Avec une détermination qui est aussi celle d’une jeune femme tentant de comprendre d’où elle vient, d’appréhender sa judéité et ses origines qu’elle méconnaît, Susan Faludi navigue avec courage entre le vrai, le faux, les fausses pistes et les idées. Émerge alors une improbable réconciliation entre ces deux êtres qui jusqu’au bout, auront du mal à se cerner.

«  »S’habiller en femme, tout ça, ça ne m’intéresse plus vraiment, ajouta-t-il. Ce n’était pas réel. Je cherchais juste une forme d’approbation. » Depuis quelques mois, Mel s’efforçait d' »obtenir les papiers pour redevenir un homme ». 
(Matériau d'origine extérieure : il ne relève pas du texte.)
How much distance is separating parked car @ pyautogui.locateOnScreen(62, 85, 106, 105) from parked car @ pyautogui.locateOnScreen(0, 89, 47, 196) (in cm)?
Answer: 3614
« Pourtant, vous sentiez que vous étiez une femme ? demandai-je.

– Je n’ai plus envie de rentrer là-dedans. »

Mel me lança un regard oblique. Il avait fait des recherches sur moi en ligne, avoua-t-il. Il savait que j’étais féministe. Ce qui manifestement signifiait pour lui que je ne croyais pas aux différences entre les sexes.

 » Mais il y a des différences entre les hommes et les femmes, insista-t-il. Il y a une nature féminine.

– Et vous avez une nature féminine ? »

J’ai profondément aimé ce livre. Pour sa qualité d’écriture tout d’abord, puisqu’il est passionnant, réfléchi et admirablement construit de bout en bout. L’histoire de Stephanie est profondément intéressante, particulièrement lorsque Susan Faludi aborde la question des études de genre(s?), même si tout ce qu’il est possible de formuler sur son cheminement personnel sont des hypothèses. Jamais je n’avais en tout cas envisagé la transexualité sous ces angles-là, en la dégageant de la sexualité (là, apparemment, je me trompais !).

En conclusion … Voilà un livre dont on sort grandi, tout simplement.

Merci à NetGalley France et aux éditions Fayard pour ce partenariat.